--- Page excerpt ---
* Begin *
Case ID: mass_215/html/0189-01.html
Source: Caselaw Access Project
Author: {"author": "Loring, J.", "license": "Public Domain", "url": "https://static.case.law/"}
Date Created: 2024-08-24T03:29:51.129683

Whidden and Company, Incorporated, vs. Eben D. Jordan another, trustees.
    Suffolk.
    December 13, 1912.
    June 16, 1913.
    Present: Rugg, C. J., Hammond, Loring, Braley, & Sheldon, JJ.
    
      Contract, In writing. Evidence, Extrinsic affecting writings.
    The parties to a contract in writing for the construction of a building, which provided that the final payment should be made only when the architect certified that the work was completed, made a subsequent contract in writing, which recited that a controversy had arisen between the parties as to • the amount due upon the contract and provided that the contractor should accept and the owner should pay $35,000 in full settlement of all claims, whereof $25,000 should be paid forthwith and the balance should be paid as provided by the terms of the first contract. The $25,000 was paid and the contractor brought.an action against the owner for the balance of $10,000. The defendant offered to prove that when the second contract in writing was made a portion of the building had not been completed and “that it was the purpose of the parties to provide that the $10,000 should be paid only when the waterproofing of the sub-basement was completed in accordance with the terms of the contract.” This evidence was excluded by the judge, who ordered a verdict for the plaintiff. Held, that the words of the contract were not plain and that the evidence should have been admitted to show their true meaning as relating to a contract that had not been completed.
    Contract to recover $10,000 as a balance alleged to be due upon a contract in writing dated March 6, 1909, to construct for the defendants a building on Avon Street in Boston for the sum of $760,000, in accordance with an alleged promise to pay such balance contained in a further contract in writing between the parties dated February 15,1911. Writ dated June 5, 1911.
* End *
--- Task goal ---
Please reproduce the court case above word for word, from "Case ID: mass_215/html/0189-01.html" to "Braley, & Sheldon, JJ.".

--- Recorded data ---
* Begin *
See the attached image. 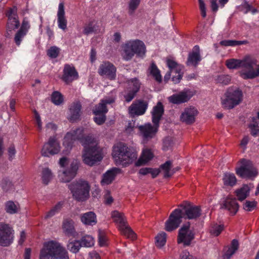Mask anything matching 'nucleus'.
* End *
--- Task response ---
Case ID: mass_215/html/0189-01.html
Source: Caselaw Access Project
Author: {"author": "Loring, J.", "license": "Public Domain", "url": "https://static.case.law/"}
Date Created: 2024-08-24T03:29:51.129683

Whidden and Company, Incorporated, vs. Eben D. Jordan another, trustees.
    Suffolk.
    December 13, 1912.
    June 16, 1913.
    Present: Rugg, C. J., Hammond, Loring, Braley, & Sheldon, JJ.